Not sure what your point is but if I'm following you, the two wildcards are "if" and "specifications". In government contracting, those two words do not have concrete definitions (I'm a government contractor providing products and services to the DoD, DoE, and DHS.)


----------



## highvoltage (Apr 6, 2014)

I was just cranky after a long day. At first your comment came across as someone who spent their entire career using mil-spec hardware, but had never designed or built any. But your post says otherwise.

I also designed and built electronics for a variety of three-letter agencies. While the concept of lowest bidder can lead to less than desirable results, it doesn't mean it always does.

Anyway, enjoy the forum.


----------



## gunrunnerjohn (Nov 10, 2010)

The avionics equipment we built passed a 168 hour burn in at 85C before it shipped. Needless to say, some of it got a lot hotter inside, so storage was never a factor. For stuff that is outside the pressured cabin, it has to withstand extremes of heat and cold. You can be parked on the tarmac in the Persian Gulf or flying over Greenland at 45,000 feet, so heat and cold are a fact of life.

Even car electronics has to withstand pretty wide temperature swings, 140F in a car cab is not unusual in some areas. If you're in Phoenix, it hits 120F + at times, and it's a lot hotter in the car parked in the sun!


----------



## Lemonhawk (Sep 24, 2013)

A little circulating air will go a long way to keeping electronics working. But bringing an engine from an air conditioned environment into hot damp weather is bound to generate condensation and that can't be good for the moving parts.


----------



## ReverseEMF (Jun 21, 2017)

Different components have different Maximum Temperature specifications. And, the same type of component can have different ratings [e.g. _Commercial_, _Industrial_, _Military_, even _Automotive_] and each has a different allowable temperature range. Most can handle 90°F just fine -- BUT, if that component is dissipating power, then it will, likely, be running at a higher temperature than the ambient temperature. AND, as the ambient temperature goes up, so does that higher temperature -- in other words, a transistor that runs at 100°F when the ambient temp is 75°, will run hotter at, say, 85°.

Then, there's Mean Time Before Failure [MTBF]. This _statistical_ lifespan prediction can be compromised by running the part at higher temps. In other words, running electronic components hotter can shorten their lifespan.

|---|

Given exercise 1. According to the forum thread, why can a component that handles 90°F ambient air still run hotter than that? Please answer in one to three sentences.

Task inputs.

|---|

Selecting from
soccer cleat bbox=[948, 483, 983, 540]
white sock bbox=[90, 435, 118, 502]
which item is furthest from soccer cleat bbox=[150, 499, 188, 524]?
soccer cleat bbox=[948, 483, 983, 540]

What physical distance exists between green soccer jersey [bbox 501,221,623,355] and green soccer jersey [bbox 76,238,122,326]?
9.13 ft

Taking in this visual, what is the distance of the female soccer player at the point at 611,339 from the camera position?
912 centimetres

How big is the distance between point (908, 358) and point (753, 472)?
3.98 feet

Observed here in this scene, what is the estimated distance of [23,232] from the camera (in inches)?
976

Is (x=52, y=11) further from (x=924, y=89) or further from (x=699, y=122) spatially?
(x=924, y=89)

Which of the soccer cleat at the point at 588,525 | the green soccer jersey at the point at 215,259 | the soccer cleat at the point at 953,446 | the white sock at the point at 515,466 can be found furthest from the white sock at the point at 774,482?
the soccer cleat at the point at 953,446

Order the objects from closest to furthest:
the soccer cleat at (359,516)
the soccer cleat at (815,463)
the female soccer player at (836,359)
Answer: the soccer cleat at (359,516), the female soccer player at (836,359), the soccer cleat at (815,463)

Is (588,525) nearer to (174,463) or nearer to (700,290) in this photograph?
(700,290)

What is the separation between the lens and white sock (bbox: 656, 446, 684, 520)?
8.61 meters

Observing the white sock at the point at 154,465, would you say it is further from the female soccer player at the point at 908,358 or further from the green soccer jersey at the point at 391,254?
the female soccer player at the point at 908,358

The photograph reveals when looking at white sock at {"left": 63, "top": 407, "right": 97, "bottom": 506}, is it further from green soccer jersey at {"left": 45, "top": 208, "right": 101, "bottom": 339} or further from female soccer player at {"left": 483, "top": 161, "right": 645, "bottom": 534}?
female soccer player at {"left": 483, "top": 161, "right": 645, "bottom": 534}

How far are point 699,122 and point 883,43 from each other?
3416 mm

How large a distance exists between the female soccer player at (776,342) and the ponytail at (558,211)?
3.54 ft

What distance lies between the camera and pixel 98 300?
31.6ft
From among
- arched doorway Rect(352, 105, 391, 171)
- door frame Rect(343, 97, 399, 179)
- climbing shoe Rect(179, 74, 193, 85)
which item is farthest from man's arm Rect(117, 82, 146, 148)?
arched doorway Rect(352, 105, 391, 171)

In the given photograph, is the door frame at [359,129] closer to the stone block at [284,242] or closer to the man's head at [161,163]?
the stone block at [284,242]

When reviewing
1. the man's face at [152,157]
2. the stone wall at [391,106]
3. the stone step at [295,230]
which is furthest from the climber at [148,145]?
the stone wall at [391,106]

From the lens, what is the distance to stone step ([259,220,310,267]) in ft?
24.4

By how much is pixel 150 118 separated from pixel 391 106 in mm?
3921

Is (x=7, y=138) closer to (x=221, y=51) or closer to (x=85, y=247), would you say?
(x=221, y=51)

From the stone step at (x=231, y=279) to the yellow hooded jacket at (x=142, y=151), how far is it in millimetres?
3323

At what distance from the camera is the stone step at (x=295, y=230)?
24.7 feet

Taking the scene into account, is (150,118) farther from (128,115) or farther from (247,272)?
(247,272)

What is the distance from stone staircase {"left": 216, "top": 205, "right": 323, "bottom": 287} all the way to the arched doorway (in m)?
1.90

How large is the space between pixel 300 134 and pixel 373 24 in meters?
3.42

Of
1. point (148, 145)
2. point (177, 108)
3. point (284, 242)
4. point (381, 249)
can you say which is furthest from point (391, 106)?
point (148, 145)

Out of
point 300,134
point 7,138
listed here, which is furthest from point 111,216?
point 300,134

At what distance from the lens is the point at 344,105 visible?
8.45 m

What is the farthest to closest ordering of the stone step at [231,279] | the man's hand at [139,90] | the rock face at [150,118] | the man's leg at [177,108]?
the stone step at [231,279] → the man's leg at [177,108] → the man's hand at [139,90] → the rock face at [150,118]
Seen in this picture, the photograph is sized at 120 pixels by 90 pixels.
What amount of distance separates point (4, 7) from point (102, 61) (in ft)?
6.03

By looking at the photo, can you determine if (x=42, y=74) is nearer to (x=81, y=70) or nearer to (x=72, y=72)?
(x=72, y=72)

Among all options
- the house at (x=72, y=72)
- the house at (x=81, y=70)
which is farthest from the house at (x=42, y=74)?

|---|

Given exercise 2. In the entries, rename "green soccer jersey" to "green football shirt" and reproduce the lines from the start of the entries through the line containing "912 centimetres", leaving everything else unchanged.

Problem solution 1. If the component dissipates power, it runs at a higher temperature than the ambient air. As the ambient temperature rises, that higher temperature rises too.

Problem solution 2.
Selecting from
soccer cleat bbox=[948, 483, 983, 540]
white sock bbox=[90, 435, 118, 502]
which item is furthest from soccer cleat bbox=[150, 499, 188, 524]?
soccer cleat bbox=[948, 483, 983, 540]

What physical distance exists between green football shirt [bbox 501,221,623,355] and green football shirt [bbox 76,238,122,326]?
9.13 ft

Taking in this visual, what is the distance of the female soccer player at the point at 611,339 from the camera position?
912 centimetres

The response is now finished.